When teachers share in a coaching preconference that they are planning to use cooperative groups in a lesson, I frequently ask about the reasoning behind their choice. Is the cooperative activity the best way to have the students master the content material or is the teacher focused on the students learning cooperative skills as well as the academic content? If the teacher says both, I request a balance scale description of the importance of each. This allows me to observe with some of the teacher’s thought process in mind. If students are lacking with collaborative processes, the teacher may change instruction to another format if the focus is mostly on the content. If the teacher is focused on students learning the collaborative skills, the teacher may put the content aside for a time to focus on instructing and coaching the cooperative skills.

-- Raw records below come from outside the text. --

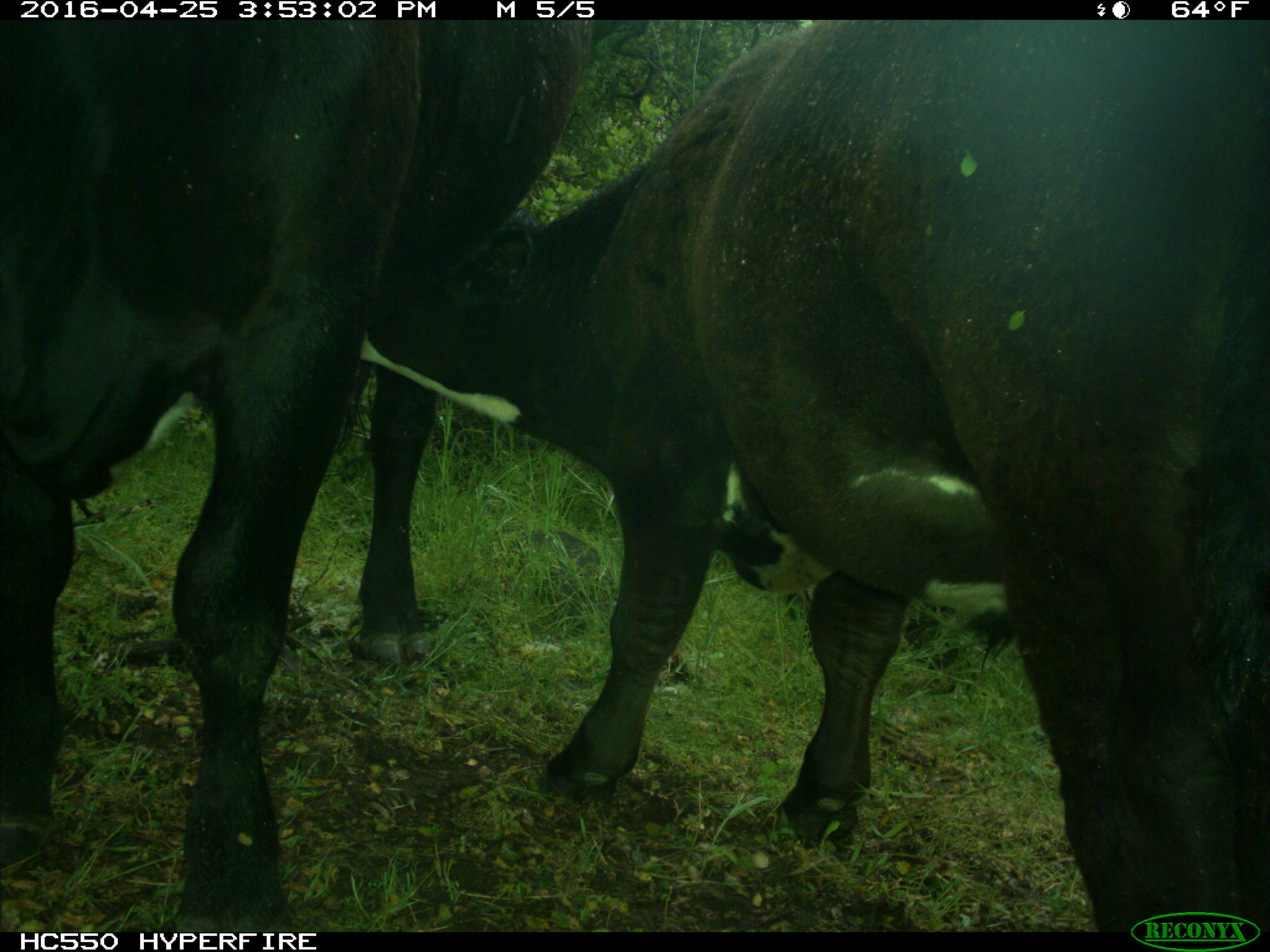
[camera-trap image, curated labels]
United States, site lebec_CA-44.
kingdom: Animalia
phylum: Chordata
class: Mammalia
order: Artiodactyla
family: Bovidae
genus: Bos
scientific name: Bos taurus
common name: domestic cow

I found these statements in the paper particularly interesting:

Cooperative learning should not be confused with teaching the actual skill of collaboration. Cooperative learning is a teaching method used to teach a variety of academic skills. In contrast, collaboration is a constellation of knowledge and skills…

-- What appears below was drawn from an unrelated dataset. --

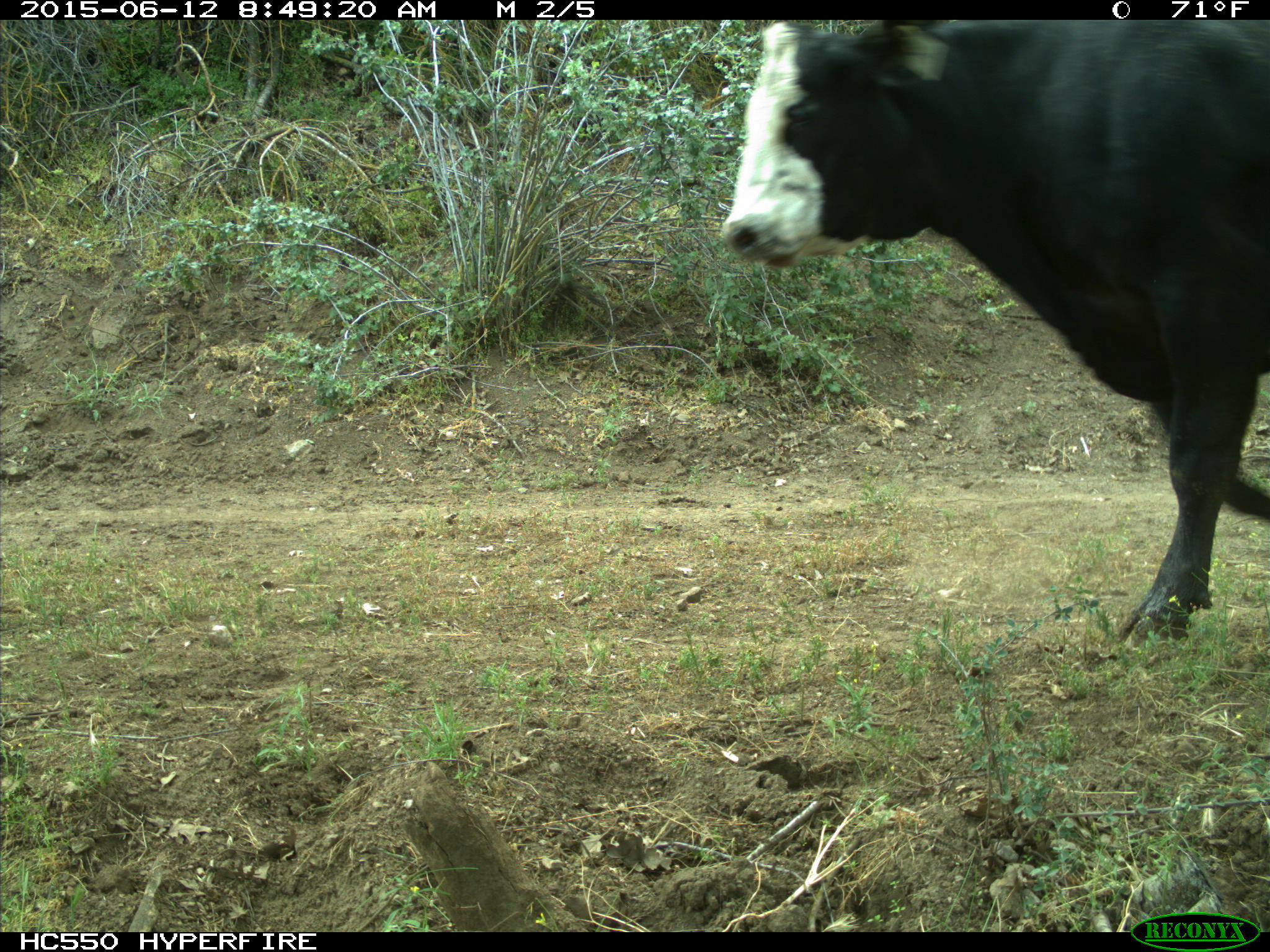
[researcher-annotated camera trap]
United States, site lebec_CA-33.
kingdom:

If students’ collaborative skills are to improve, educators need to provide some combination of direct instruction in the skills of collaboration, opportunities to practice collaborating, and feedback.

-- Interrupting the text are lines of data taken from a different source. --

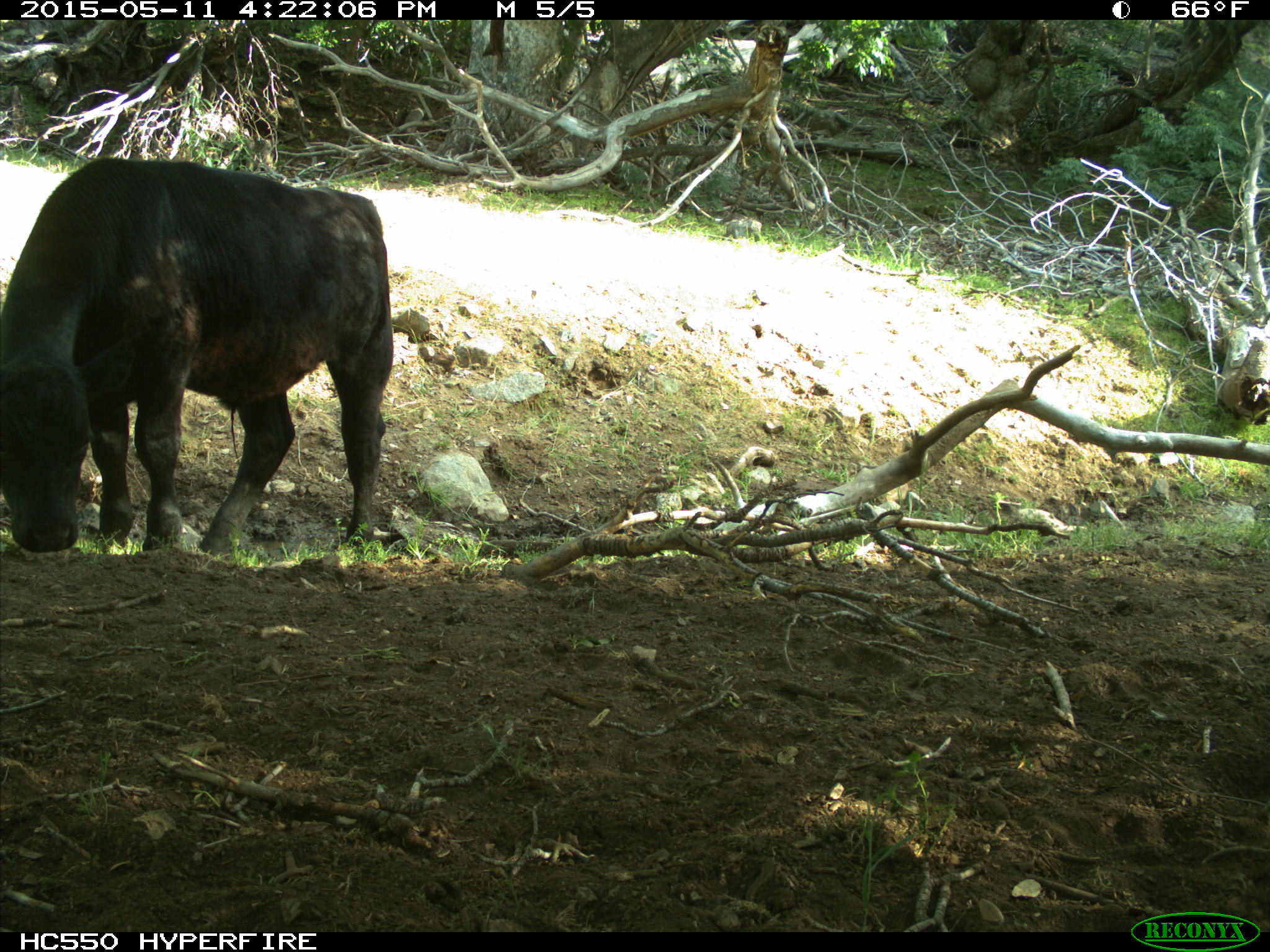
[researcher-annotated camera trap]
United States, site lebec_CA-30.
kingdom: Animalia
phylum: Chordata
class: Mammalia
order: Artiodactyla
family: Bovidae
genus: Bos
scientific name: Bos taurus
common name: domestic cow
Bos taurus (domestic cow).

The report lists conclusions and recommendations which provide quality discussion points for professional learning.

When you consider the collaboration that we are desiring in professional learning communities, we are in many ways forced to deal with the same conclusion: just putting teachers into cooperative groups is unlikely to generate their deep collaborative skills. Direct instruction, practice opportunities and feedback need to be provided.

The white paper identified the following levels of collaboration and teamwork performance levels. As you progress down the list an increasing complexity and depth of skills is required.

Non- Participant

Does not participate in the task or is so often off-task that he/she makes no contribution to the group goal

Participator

 Participates in the task, but does not cooperate with others or with the group process

Participates in discussions

 Voices own opinion and views

 Remains focused on the topic

 Completes some tasks independently

Cooperator

 Cooperates with the group process, but does not coordinate his or her contributions with those of others

 Listens without interrupting

 Actively solicits others’ ideas

 Accepts assigned tasks

 Goes along with group consensus

 Builds on others’ ideas

Coordinator

 Coordinates both processes and products with those of teammates, but does not resolve major conflicts

 Actively listens

 Gives and receives constructive feedback

 Adapts ideas/process to accommodate teammates

 Seeks consensus

 Resolves minor conflicts effectively

Conflict Resolver

 Student coordinates processes and products with those of teammates

 Resolves both major and minor conflicts effectively

 Expresses disagreements honestly but tactfully

 Supports group decisions even if not in total agreement

 Compromises and negotiates to reach solution

What would you identify if you assessed teachers’ actions in PLCs for collaboration? What would teachers’ self- assessment be? Could these elements be used to provide feedback from observations of PLCs? As a leadership team, how well do you model collaboration and teamwork for the staff?